TRECHO |
== == ==
Seguindo os passos da teoria de Savigny, a obra do jurista italiano Pasquale Stanislao Mancini pode ser apresentada como a primeira contribuição sistematizada sobre o princípio da nacionalidade na nascente ciência do direito internacional. Muito influenciado por Savigny, Mancini foi um dos principais pensadores que colaboraram para as tendências de exaltação da nação na Europa do século XIX. Para o jurista italiano, somente as nações deveriam ser consideradas sujeito de direito, uma vez que apresentam uma identidade com elementos naturais e históricos comuns, assim como uma consciência social.
A região, a raça, a língua, os costumes, a história, as leis e as religiões os elementos que compunham a natureza de cada povo e nação. “Desta intimidade comum, nasceria uma consciência comum, que serviria como “elemento espiritual animador das nacionalidades”.[13] A ideia mãe da nascente ciência do Direito Internacional de Mancini é, portanto, não o Estado, como queriam os liberais e contratualistas, mas a nacionalidade. A nação, em suma, mesmo diante do declínio do Estado, não pereceria – o que, muito depois de Mancini, poderia ser em parte verificado com o Império Russo, URSS e Federação Russa, ligados por passado e costume comuns.
== == ==
DADOS |

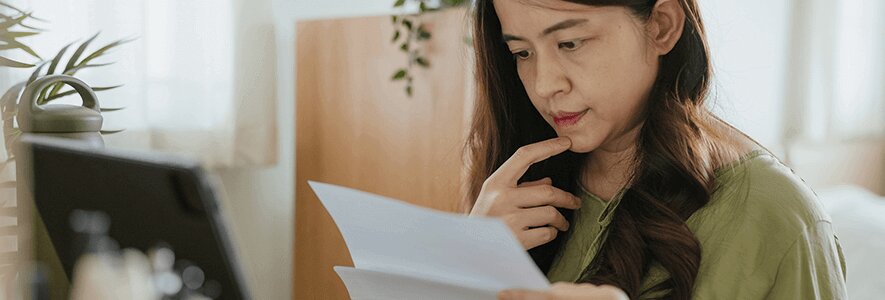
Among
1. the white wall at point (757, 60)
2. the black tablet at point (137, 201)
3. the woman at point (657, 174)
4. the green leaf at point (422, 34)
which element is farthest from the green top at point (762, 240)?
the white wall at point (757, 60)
== == ==
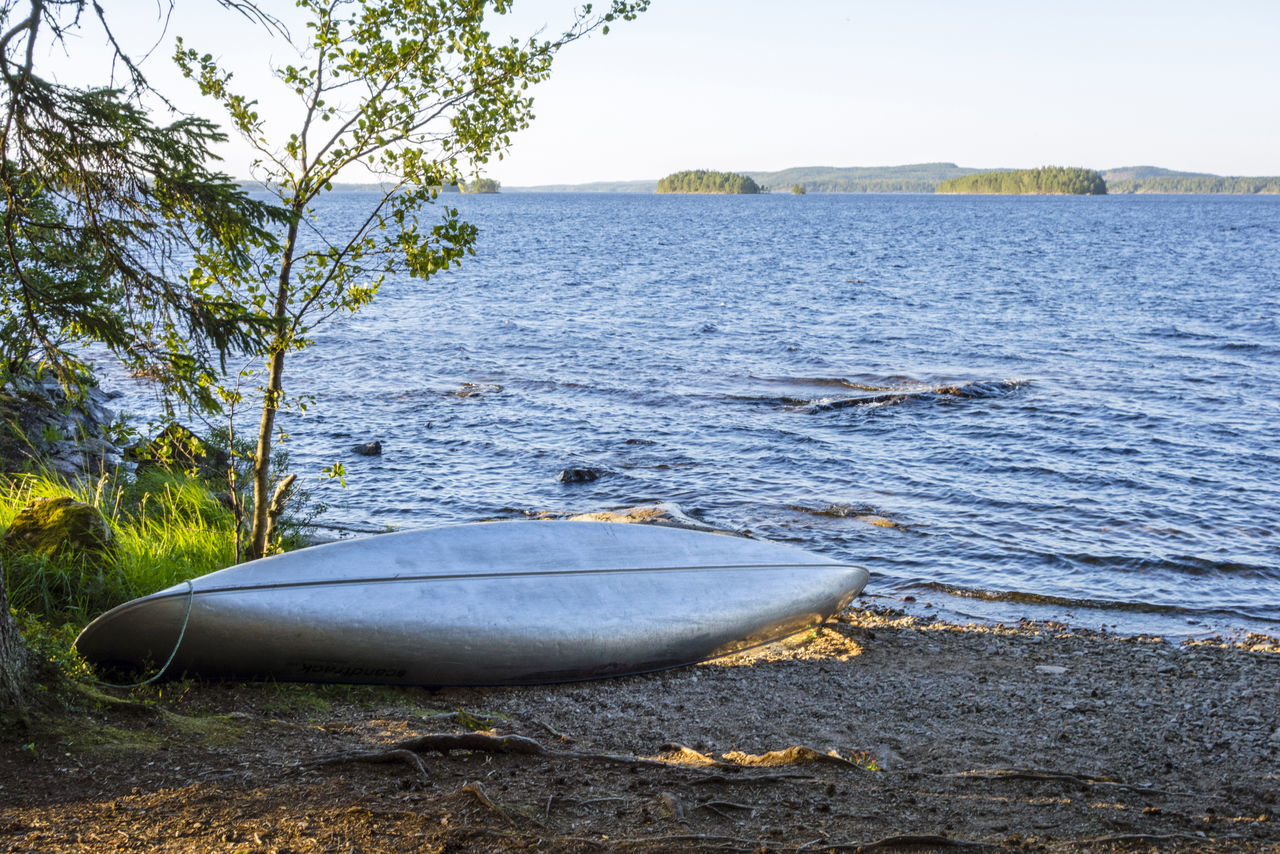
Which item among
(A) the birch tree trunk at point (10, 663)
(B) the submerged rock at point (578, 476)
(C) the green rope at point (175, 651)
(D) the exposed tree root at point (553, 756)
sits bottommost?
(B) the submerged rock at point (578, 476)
== == ==
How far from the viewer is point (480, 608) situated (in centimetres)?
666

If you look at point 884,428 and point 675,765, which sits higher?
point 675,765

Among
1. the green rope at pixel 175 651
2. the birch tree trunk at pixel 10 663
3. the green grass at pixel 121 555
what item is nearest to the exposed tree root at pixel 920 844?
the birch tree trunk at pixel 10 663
== == ==
PROBLEMA PROPOSTO | Dê uma continuação para o trecho sobre Mancini e o princípio da nacionalidade, começando logo após a última frase apresentada. As linhas não têm nenhum papel nesta tarefa.

RESPOSTA ESCRITA |
À época em que o autor italiano escrevia, em pleno século XIX, iniciava-se o processo que iria realizar a unificação da Itália, cujo território encontrava-se, até aquele momento, retalhado em diversos principados e em pequenos Estados. Justamente por ser partidário da unificação do Reino, Mancini afirmativa suas teses de que, no direito internacional, seria a “Nação” o ator a ser levado em conta, e não o Estado, sustentando que aquela deveria tomar para si a condição de protagonista do direito no cenário internacional, lançando sua força de entidade natural contra a artificialidade daquele que, até então, por grande parte dos pensadores era considerado o sujeito por excelência: o Estado.[14]
A concepção de “Nação”:
[…] “historicamente construída, livre de conflitos ideológicos, políticos ou religiosos, mais unida pelo amor à pátria do que pelo ódio às demais nações, contextualiza o jurista italiano entre as correntes idealistas e românticas do século XIX. Trata-se de uma característica que propiciou a absorção de alguns dos principais elementos do universalismo proposto por Savigny no campo do direito internacional privado.”[15]
O Estado, por sua vez, constituir-se-ia a partir do momento em que a “Nação” houvesse iniciado seu processo de organização política, em uma segunda etapa de vida da coletividade humana, momento em que esta última já se reconhecesse como detentora de sua própria individualidade por meio de elementos historicamente bem definidos.
Del principio della nazionalità come fondamento del diritto delle genti
A Busca por uma Teoria Científica do Direito Internacional
Pasquale Mancini, em Del principio della nazionalità come fondamento del diritto delle genti, parece bastante preocupado com os caminhos que a ciência do século XIX estava tomando. Nos últimos cem anos, segundo ele, houvera uma mudança nas bases e no aspecto de todas as ciências, o que acabou transcorrendo infrutuosamente para aquela do Direito das Gentes.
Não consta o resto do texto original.